The OP97EPZ is a precision, low power operational amplifier from Analog Devices Inc., designed to offer a perfect blend of performance and functionality for a wide range of applications. It is a part of the OP97 series, which is known for its high accuracy and stability over time and temperature variations.

This operational amplifier features a low offset voltage of just 75 µV and a low input bias current, making it ideal for high-precision applications that require a minimal error in signal processing. Its low power consumption is particularly beneficial for battery-powered devices, ensuring longevity and reliability in portable applications.

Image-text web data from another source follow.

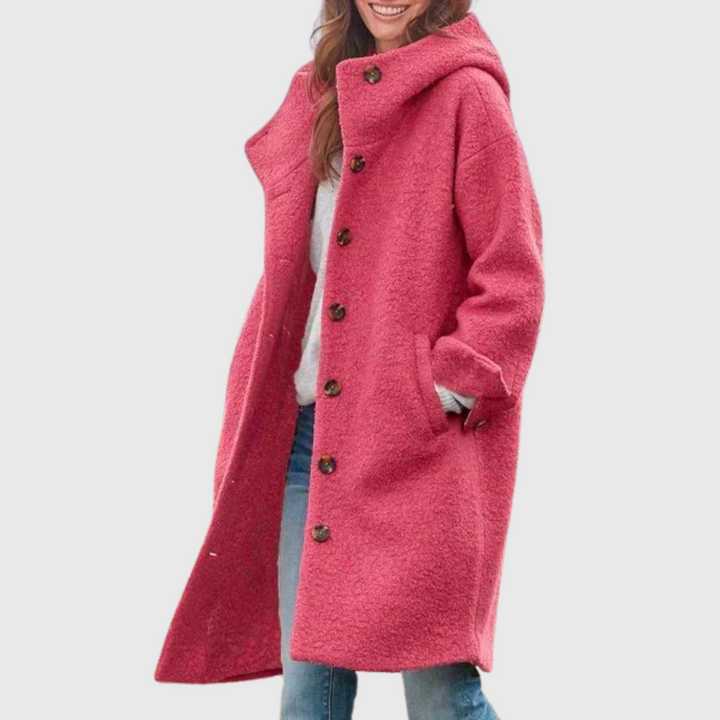 Janelle | Klassieke Cozy Coat
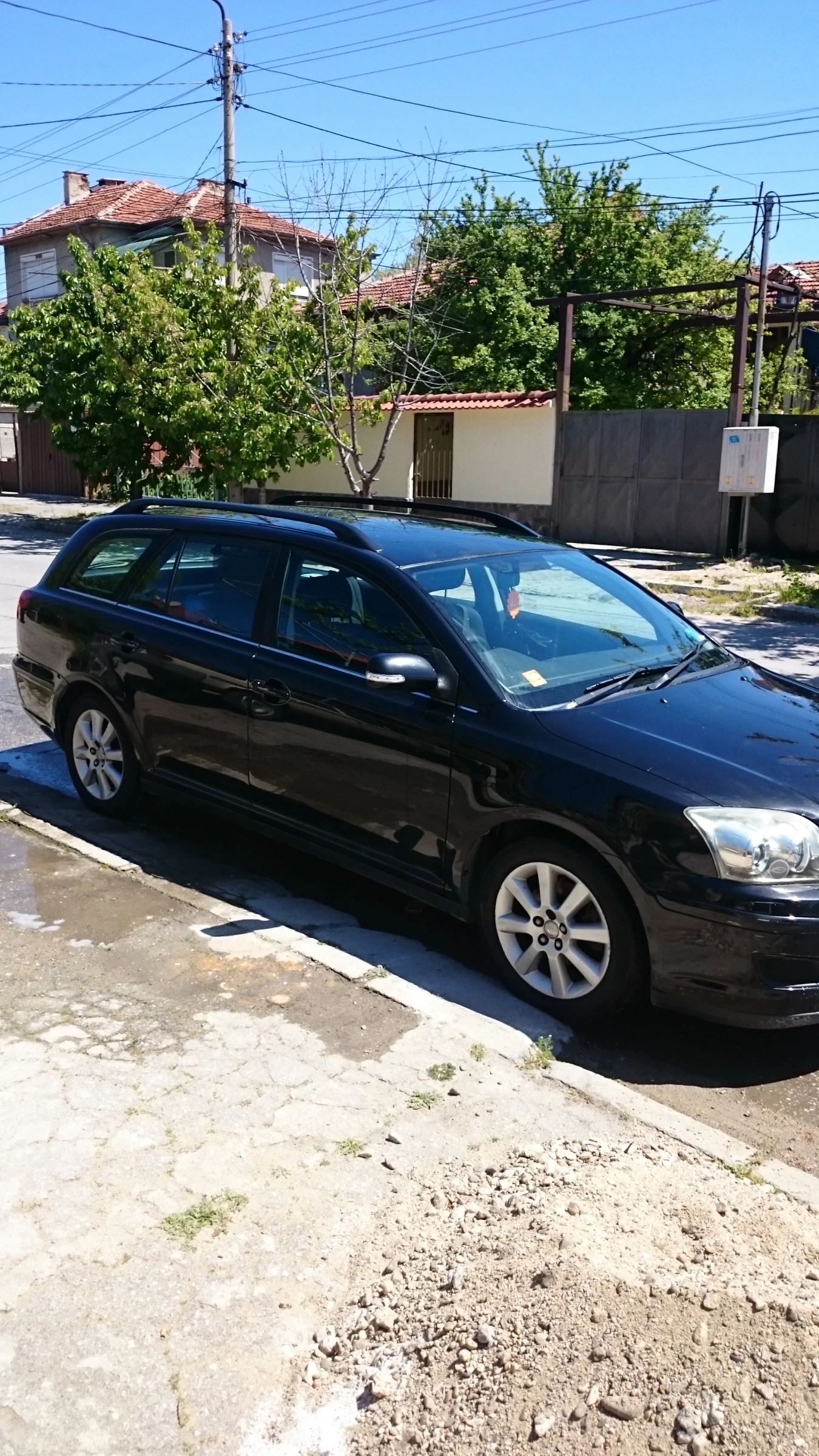 Toyota Avensis  - изображение 9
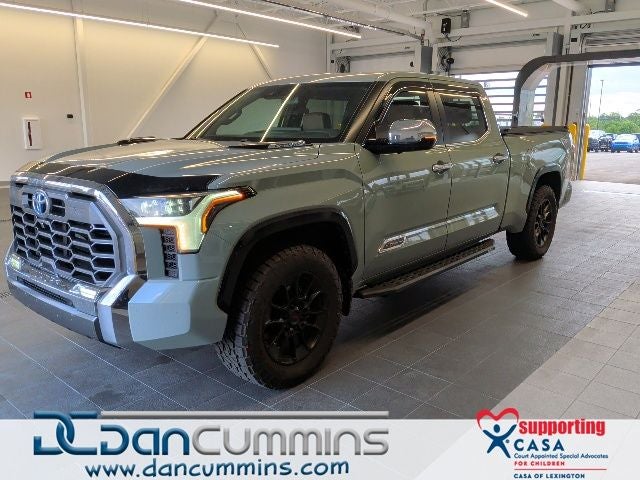 2024 Toyota Tundra Hybrid 1794 Edition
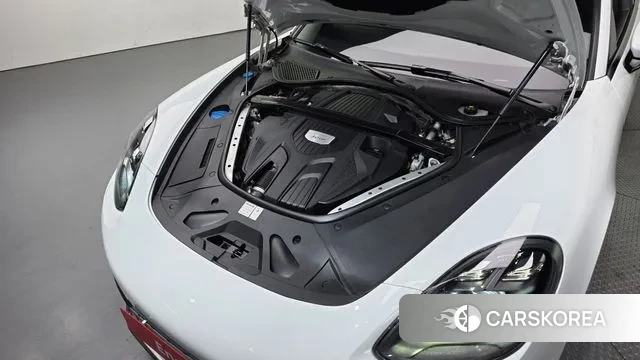 Porsche Panamera (971) id 3391467 из Кореи 16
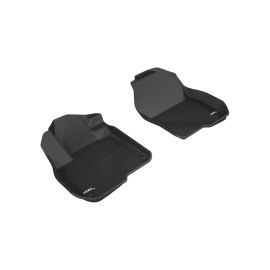 3D MAXpider 2017-2020 Honda CR-V Kagu 1st Row Floormat - Black buy in USA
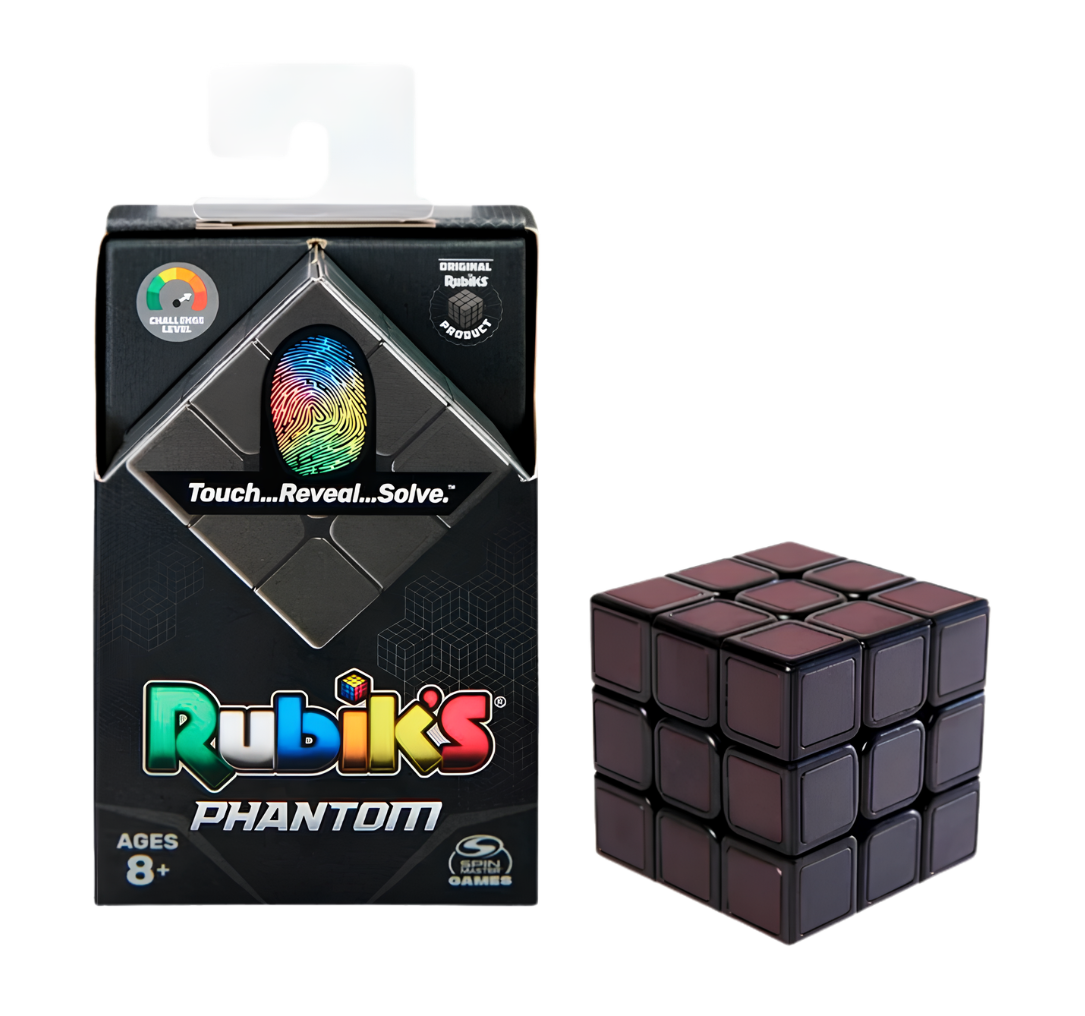 Rubik's Phantom Cube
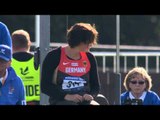 Women's javelin F34 | 2014 IPC Athletics European Championships Swansea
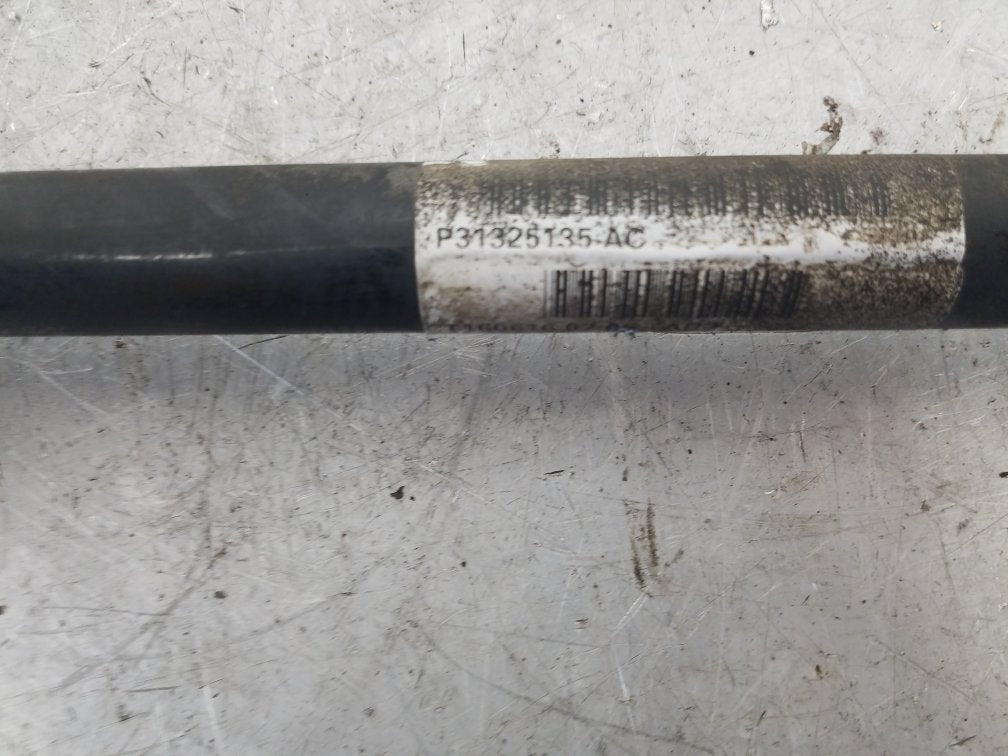 2010 - 2017 Volvo XC60  Estate Left Rear Drive Axle 31325135-AC
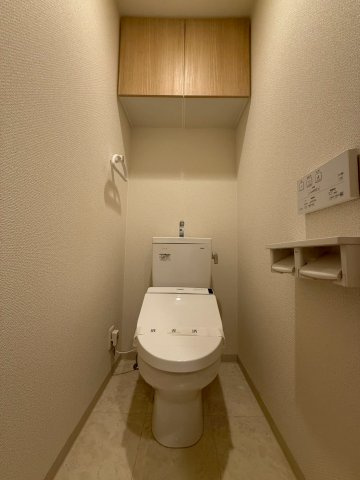 【トイレ】 | アミティエ扇町リアン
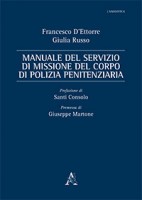 Manuale del servizio di missione del corpo di polizia penitenziaria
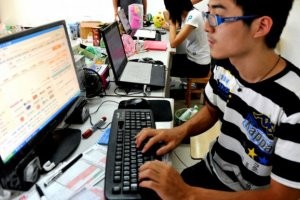 В Китае 15 000 жителей арестованы за киберпреступления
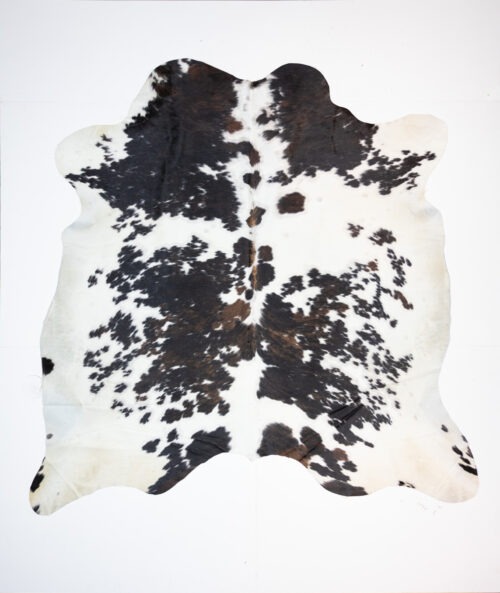 Koelap Koeienhuid - Tricolore Gevlekt - 225 x 225 cm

The OP97EPZ operates from a single supply voltage as low as 3V or dual supplies of ±1.5V, up to ±20V, providing designers with a flexible power configuration for various system designs. This wide supply range, coupled with a high open-loop gain and a low voltage noise density of 12 nV/√Hz, makes it suitable for high-impedance sensor amplification, precision filters, and data acquisition systems.

With a high common-mode rejection ratio (CMRR) and power supply rejection ratio (PSRR), the OP97EPZ ensures accurate performance in environments with common-mode and supply voltage disturbances. This makes it an excellent choice for industrial control systems, instrumentation, and precision analog processing circuits where signal integrity is paramount.

The device is offered in an 8-lead PDIP package, ensuring ease of integration into various circuit designs. It is also characterized for operation from -40°C to +125°C, providing robust performance across a broad range of operating conditions. Whether it's for medical equipment, automotive systems, or precision electronic scales, the OP97EPZ from Analog Devices Inc. stands out as a reliable and precise operational amplifier that can meet the demands of the most critical analog circuits.

For engineers and designers looking for a high-precision op-amp with stable characteristics and low power consumption, the OP97EPZ is a compelling choice that promises to enhance the performance and efficiency of their electronic designs.